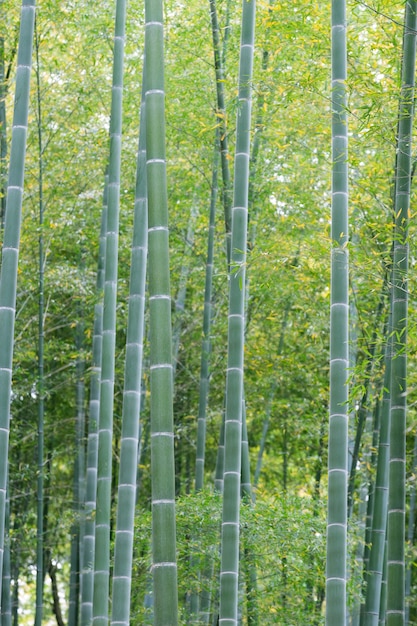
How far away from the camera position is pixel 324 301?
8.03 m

· · · ·

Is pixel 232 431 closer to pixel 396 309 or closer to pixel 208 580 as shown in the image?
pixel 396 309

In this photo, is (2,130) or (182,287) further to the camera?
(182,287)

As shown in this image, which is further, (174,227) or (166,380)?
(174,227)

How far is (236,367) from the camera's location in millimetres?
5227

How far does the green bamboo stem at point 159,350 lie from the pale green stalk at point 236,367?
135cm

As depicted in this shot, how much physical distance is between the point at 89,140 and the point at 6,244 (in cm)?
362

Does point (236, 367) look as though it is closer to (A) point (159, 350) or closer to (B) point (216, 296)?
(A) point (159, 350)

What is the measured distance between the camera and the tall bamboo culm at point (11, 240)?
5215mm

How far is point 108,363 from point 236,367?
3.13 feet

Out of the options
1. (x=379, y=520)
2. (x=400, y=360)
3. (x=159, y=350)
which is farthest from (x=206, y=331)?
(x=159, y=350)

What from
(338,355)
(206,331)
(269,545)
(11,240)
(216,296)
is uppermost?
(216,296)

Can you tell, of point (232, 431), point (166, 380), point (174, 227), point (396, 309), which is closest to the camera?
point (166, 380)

· · · ·

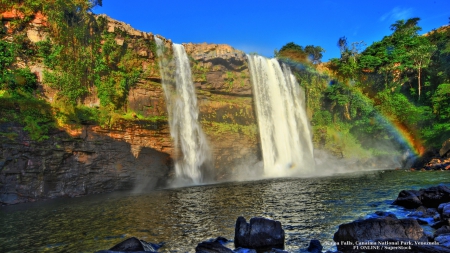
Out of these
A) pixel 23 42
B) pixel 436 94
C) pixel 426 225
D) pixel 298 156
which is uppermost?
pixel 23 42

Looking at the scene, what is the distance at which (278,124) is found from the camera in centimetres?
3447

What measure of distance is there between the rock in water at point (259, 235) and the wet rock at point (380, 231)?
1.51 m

· · · ·

### Problem details
Report every line of the records above that contains the word "bamboo", copying each such line in full. Case counts.

### Final result
How far does the green bamboo stem at point 159,350 lie from the pale green stalk at point 236,367?
What is the measured distance between the camera and the tall bamboo culm at point (11, 240)?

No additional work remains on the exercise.